Besides restoring my sanity, there are other good and more important reasons for the lack of flexibility in Catholic liturgy and wedding vows. Namely, since marriage is a covenant between a couple and God, Catholics simply can’t write their own vows. The president of the Filipino bishops’ conference, Archbishop Socrates Villegas, recently wrote that personal expressions “should not be mixed in with the church’s liturgy because this diminishes, confuses, and spoils the action of Christ himself in the sacrament.” The liturgy does not belong to us. We can’t change it.
Try telling your average engaged couple that their wedding Mass doesn’t belong to them. If you’re a wedding vendor, you’d probably be fired. But a celebration of love and the sacrament of marriage should celebrate not the couple’s love but rather the fact that their love is of God and depends on God. “I promise to love you even when you don’t empty the dishwasher” doesn’t really do that justice.
Secondly, words matter, and although I have a degree in writing I had experienced neither a single day nor an entire lifetime of marriage. Who were Jake and I to decide what would be important for us to promise at the altar? I could certainly write genuine and loving words, but I don’t believe I could have articulated vows that address the long-term implications of married life. I fear they would have sounded more like overwritten sappy Instagram captions than an agreement between two people and God. And so we planned to recite the following: “I promise to be true to you in good times and in bad, in sickness and in health. I will love you and honor you all the days of my life.”

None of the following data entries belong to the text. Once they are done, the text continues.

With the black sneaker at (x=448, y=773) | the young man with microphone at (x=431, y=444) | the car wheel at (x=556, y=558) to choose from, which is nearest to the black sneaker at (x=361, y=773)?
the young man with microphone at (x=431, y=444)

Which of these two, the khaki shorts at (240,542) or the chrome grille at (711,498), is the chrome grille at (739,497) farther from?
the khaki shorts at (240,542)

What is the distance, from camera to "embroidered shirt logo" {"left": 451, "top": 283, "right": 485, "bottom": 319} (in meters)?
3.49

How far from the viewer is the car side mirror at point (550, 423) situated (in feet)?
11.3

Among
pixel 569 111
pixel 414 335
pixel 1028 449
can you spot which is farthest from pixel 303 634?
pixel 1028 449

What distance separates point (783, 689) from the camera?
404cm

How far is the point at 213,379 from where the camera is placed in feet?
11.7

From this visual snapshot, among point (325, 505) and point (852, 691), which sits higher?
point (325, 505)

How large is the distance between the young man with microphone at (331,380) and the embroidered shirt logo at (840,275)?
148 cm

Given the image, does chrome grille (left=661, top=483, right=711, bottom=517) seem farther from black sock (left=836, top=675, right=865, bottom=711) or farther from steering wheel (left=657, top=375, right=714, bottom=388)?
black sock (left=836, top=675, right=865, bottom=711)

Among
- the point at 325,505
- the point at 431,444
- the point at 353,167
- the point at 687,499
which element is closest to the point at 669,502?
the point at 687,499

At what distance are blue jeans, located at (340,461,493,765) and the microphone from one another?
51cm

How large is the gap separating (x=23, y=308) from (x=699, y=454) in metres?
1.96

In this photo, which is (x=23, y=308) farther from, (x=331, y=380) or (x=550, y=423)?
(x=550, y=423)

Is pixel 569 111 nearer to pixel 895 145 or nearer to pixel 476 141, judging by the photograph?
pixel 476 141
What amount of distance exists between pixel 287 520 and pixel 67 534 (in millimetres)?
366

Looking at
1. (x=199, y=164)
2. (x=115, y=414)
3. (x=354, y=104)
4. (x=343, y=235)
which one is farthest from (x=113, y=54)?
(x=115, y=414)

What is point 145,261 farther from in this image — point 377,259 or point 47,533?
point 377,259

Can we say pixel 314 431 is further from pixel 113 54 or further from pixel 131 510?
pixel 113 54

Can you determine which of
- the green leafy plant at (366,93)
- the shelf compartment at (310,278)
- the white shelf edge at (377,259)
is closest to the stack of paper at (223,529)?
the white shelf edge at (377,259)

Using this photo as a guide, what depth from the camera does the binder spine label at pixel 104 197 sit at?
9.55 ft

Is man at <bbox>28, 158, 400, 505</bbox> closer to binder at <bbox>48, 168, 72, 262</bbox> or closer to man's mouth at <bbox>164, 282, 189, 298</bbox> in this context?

Jake and I weren’t the first, we weren’t the last, we weren’t even the only couple to recite those vows at that church on that day. Our vows didn’t need any extra embellishment or personal touches; our love is bigger than ourselves and is certainly bigger than we could have ever put into our own words. Thankfully, the church offers words for us to use. After 16 months of fretting, I vowed those unoriginal vows in that unoriginal wedding dress that thousands of other women apparently wore to their weddings as well. Some of them may have even recited the same vows. Cheers to them.
This article also appears in the August 2018 issue of U.S. Catholic (Vol. 83, No. 8, pages 23–24).